* _Saved entries_
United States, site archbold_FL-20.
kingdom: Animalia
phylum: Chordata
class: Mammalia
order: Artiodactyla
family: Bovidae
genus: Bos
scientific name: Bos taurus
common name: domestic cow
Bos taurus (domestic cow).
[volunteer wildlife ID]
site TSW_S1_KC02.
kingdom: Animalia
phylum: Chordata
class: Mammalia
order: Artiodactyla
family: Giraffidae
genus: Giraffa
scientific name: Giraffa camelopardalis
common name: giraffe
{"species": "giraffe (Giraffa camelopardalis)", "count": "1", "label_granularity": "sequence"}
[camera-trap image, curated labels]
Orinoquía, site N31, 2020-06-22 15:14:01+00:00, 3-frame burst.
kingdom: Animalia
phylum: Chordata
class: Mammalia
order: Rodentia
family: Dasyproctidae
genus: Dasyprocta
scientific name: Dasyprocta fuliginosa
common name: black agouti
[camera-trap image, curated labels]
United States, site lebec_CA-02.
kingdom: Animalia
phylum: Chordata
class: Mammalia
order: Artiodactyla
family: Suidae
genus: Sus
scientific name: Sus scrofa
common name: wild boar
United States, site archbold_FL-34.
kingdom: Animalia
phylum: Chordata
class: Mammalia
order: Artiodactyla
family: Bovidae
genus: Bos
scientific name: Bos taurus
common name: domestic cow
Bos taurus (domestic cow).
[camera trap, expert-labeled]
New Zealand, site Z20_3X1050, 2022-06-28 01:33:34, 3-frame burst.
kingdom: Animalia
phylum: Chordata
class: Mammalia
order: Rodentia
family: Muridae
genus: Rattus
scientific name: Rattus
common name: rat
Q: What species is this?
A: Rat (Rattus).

* _EXERCISE BRIEF_
Write out every record above, word for word.

* _ANSWER TO THIS PROBLEM_
United States, site archbold_FL-20.
kingdom: Animalia
phylum: Chordata
class: Mammalia
order: Artiodactyla
family: Bovidae
genus: Bos
scientific name: Bos taurus
common name: domestic cow
Bos taurus (domestic cow).
[volunteer wildlife ID]
site TSW_S1_KC02.
kingdom: Animalia
phylum: Chordata
class: Mammalia
order: Artiodactyla
family: Giraffidae
genus: Giraffa
scientific name: Giraffa camelopardalis
common name: giraffe
{"species": "giraffe (Giraffa camelopardalis)", "count": "1", "label_granularity": "sequence"}
[camera-trap image, curated labels]
Orinoquía, site N31, 2020-06-22 15:14:01+00:00, 3-frame burst.
kingdom: Animalia
phylum: Chordata
class: Mammalia
order: Rodentia
family: Dasyproctidae
genus: Dasyprocta
scientific name: Dasyprocta fuliginosa
common name: black agouti
[camera-trap image, curated labels]
United States, site lebec_CA-02.
kingdom: Animalia
phylum: Chordata
class: Mammalia
order: Artiodactyla
family: Suidae
genus: Sus
scientific name: Sus scrofa
common name: wild boar
United States, site archbold_FL-34.
kingdom: Animalia
phylum: Chordata
class: Mammalia
order: Artiodactyla
family: Bovidae
genus: Bos
scientific name: Bos taurus
common name: domestic cow
Bos taurus (domestic cow).
[camera trap, expert-labeled]
New Zealand, site Z20_3X1050, 2022-06-28 01:33:34, 3-frame burst.
kingdom: Animalia
phylum: Chordata
class: Mammalia
order: Rodentia
family: Muridae
genus: Rattus
scientific name: Rattus
common name: rat
Q: What species is this?
A: Rat (Rattus).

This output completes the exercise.